What the task asks
Within the listing below, please copy exactly the lines between the line holding "United States, site lebec_CA-29." and the line holding "common name: burchell's zebra", inclusive.
******
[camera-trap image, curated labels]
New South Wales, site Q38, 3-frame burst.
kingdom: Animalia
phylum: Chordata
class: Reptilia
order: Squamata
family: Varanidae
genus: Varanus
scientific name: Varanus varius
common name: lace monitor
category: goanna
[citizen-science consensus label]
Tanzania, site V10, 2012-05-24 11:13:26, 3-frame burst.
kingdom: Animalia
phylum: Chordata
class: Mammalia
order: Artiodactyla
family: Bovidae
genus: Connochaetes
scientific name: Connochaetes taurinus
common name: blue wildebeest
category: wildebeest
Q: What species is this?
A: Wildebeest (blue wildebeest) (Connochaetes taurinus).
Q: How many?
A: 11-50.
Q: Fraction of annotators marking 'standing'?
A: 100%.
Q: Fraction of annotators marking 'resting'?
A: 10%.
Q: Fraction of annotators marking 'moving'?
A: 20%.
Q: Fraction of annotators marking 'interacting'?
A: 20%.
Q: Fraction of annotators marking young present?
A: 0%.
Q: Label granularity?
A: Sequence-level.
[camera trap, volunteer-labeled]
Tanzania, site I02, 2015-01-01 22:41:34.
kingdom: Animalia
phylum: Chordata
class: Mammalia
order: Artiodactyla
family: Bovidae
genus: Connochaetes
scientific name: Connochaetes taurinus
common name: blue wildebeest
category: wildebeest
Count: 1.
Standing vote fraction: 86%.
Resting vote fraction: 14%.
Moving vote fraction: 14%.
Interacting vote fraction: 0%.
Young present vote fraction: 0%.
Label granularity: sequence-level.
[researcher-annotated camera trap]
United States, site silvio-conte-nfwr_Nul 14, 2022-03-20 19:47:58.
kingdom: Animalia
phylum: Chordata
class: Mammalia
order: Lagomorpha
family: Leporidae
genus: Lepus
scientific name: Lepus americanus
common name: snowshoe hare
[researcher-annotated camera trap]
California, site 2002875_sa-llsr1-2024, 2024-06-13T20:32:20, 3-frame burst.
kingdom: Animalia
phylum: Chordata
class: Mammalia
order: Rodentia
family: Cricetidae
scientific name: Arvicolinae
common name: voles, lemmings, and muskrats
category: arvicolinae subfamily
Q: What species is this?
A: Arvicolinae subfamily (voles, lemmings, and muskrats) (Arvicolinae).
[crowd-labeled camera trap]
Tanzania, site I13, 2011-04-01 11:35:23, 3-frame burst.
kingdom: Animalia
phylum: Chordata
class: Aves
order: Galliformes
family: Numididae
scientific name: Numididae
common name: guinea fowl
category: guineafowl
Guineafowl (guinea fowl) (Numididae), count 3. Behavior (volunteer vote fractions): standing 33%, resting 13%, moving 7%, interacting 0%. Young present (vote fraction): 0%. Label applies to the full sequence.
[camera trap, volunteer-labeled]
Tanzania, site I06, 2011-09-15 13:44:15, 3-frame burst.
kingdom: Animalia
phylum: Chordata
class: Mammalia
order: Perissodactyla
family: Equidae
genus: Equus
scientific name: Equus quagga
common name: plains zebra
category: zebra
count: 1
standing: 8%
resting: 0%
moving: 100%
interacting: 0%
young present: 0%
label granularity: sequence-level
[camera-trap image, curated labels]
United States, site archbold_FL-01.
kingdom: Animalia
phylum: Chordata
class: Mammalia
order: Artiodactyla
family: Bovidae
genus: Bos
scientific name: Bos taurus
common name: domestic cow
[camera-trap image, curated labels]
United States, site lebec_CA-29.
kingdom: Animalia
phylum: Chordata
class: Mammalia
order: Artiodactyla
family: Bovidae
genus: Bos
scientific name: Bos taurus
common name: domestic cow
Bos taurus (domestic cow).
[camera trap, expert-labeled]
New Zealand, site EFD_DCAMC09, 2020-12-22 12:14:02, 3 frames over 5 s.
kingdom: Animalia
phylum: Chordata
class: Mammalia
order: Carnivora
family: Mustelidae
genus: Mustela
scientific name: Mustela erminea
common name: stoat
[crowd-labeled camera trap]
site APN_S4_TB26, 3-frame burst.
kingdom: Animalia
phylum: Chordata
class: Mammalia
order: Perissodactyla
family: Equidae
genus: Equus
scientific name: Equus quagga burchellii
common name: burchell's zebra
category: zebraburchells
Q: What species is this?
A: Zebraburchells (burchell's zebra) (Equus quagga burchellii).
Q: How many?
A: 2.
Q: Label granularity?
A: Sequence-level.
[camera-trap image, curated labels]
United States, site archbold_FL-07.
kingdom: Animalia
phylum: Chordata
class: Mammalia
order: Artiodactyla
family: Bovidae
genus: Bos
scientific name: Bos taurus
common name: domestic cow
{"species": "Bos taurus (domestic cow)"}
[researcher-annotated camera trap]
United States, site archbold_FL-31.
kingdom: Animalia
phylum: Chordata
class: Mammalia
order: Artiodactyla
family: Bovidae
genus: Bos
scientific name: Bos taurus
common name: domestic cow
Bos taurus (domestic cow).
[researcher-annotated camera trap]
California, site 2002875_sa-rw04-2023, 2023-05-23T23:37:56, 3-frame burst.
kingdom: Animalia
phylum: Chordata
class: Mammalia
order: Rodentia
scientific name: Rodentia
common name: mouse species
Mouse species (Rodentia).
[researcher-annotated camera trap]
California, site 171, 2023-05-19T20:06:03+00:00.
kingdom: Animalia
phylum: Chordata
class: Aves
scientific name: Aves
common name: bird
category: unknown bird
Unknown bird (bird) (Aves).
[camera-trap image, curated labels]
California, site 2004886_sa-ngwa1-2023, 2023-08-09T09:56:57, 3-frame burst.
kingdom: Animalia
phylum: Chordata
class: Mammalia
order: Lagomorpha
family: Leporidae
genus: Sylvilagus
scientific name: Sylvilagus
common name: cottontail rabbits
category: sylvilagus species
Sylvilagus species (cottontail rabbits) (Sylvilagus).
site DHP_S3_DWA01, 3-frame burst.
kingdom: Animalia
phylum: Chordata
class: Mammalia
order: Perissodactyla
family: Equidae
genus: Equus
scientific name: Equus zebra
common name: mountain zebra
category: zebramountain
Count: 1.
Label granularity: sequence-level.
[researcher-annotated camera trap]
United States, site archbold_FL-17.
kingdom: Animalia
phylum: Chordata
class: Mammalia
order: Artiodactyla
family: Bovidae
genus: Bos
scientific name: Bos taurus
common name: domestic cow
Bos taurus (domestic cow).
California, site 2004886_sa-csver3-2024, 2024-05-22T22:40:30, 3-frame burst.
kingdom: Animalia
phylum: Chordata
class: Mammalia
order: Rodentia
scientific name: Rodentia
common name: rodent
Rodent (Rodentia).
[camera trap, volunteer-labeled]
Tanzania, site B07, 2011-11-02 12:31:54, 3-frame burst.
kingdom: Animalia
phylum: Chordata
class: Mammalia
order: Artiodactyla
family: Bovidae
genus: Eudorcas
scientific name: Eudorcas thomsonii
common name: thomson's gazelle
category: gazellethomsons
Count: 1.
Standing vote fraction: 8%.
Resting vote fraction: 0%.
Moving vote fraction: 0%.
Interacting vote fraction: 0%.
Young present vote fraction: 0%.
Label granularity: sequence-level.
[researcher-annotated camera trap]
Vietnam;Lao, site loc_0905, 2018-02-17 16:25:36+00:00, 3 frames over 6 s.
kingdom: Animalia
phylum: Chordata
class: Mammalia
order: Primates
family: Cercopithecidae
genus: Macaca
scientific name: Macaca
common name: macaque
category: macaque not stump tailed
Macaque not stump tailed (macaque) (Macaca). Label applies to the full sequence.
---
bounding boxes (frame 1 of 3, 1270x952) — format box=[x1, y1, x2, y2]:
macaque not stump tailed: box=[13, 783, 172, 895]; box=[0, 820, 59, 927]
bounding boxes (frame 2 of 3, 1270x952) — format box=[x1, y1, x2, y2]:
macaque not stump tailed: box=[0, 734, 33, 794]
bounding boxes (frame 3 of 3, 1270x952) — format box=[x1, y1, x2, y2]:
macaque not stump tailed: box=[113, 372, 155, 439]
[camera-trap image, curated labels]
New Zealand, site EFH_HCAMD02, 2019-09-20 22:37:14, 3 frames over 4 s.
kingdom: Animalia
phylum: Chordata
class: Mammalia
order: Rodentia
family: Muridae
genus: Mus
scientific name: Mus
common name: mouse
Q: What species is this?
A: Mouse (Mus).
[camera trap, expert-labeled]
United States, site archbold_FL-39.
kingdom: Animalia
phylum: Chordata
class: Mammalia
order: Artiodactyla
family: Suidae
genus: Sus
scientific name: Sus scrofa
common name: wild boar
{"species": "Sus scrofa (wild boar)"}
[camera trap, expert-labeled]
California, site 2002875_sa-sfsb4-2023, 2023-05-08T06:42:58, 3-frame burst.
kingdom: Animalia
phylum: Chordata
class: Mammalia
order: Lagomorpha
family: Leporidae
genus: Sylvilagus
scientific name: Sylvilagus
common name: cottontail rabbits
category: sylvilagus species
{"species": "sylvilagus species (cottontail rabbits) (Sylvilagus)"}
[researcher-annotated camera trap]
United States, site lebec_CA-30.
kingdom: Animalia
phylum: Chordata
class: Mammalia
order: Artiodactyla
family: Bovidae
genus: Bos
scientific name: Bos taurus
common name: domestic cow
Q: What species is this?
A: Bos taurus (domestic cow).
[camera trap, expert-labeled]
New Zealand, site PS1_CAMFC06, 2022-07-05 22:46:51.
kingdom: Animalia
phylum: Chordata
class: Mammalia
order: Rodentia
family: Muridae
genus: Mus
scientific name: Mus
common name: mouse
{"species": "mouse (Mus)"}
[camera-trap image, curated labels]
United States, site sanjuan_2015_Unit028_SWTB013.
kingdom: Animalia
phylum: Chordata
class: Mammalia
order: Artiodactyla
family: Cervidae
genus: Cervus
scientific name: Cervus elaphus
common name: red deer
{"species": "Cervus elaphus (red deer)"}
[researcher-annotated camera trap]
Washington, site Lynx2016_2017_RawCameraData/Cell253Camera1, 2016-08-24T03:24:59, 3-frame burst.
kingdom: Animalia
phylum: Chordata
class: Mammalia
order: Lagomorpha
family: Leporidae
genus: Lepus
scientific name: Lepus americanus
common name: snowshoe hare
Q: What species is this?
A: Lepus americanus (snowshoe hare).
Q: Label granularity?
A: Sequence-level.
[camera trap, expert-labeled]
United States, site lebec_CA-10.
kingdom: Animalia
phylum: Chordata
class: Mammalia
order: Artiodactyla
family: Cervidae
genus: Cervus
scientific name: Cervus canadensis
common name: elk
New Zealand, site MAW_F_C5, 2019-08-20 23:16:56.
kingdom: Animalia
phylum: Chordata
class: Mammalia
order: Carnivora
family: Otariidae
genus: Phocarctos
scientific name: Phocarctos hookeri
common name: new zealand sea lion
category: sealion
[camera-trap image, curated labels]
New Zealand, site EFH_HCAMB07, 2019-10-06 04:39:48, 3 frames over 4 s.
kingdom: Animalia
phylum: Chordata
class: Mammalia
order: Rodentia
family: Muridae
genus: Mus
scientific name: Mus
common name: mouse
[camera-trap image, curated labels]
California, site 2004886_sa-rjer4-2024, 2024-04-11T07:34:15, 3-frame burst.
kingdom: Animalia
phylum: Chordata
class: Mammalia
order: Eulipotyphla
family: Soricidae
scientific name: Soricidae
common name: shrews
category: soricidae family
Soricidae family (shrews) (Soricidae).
******
Response area
United States, site lebec_CA-29.
kingdom: Animalia
phylum: Chordata
class: Mammalia
order: Artiodactyla
family: Bovidae
genus: Bos
scientific name: Bos taurus
common name: domestic cow
Bos taurus (domestic cow).
[camera trap, expert-labeled]
New Zealand, site EFD_DCAMC09, 2020-12-22 12:14:02, 3 frames over 5 s.
kingdom: Animalia
phylum: Chordata
class: Mammalia
order: Carnivora
family: Mustelidae
genus: Mustela
scientific name: Mustela erminea
common name: stoat
[crowd-labeled camera trap]
site APN_S4_TB26, 3-frame burst.
kingdom: Animalia
phylum: Chordata
class: Mammalia
order: Perissodactyla
family: Equidae
genus: Equus
scientific name: Equus quagga burchellii
common name: burchell's zebra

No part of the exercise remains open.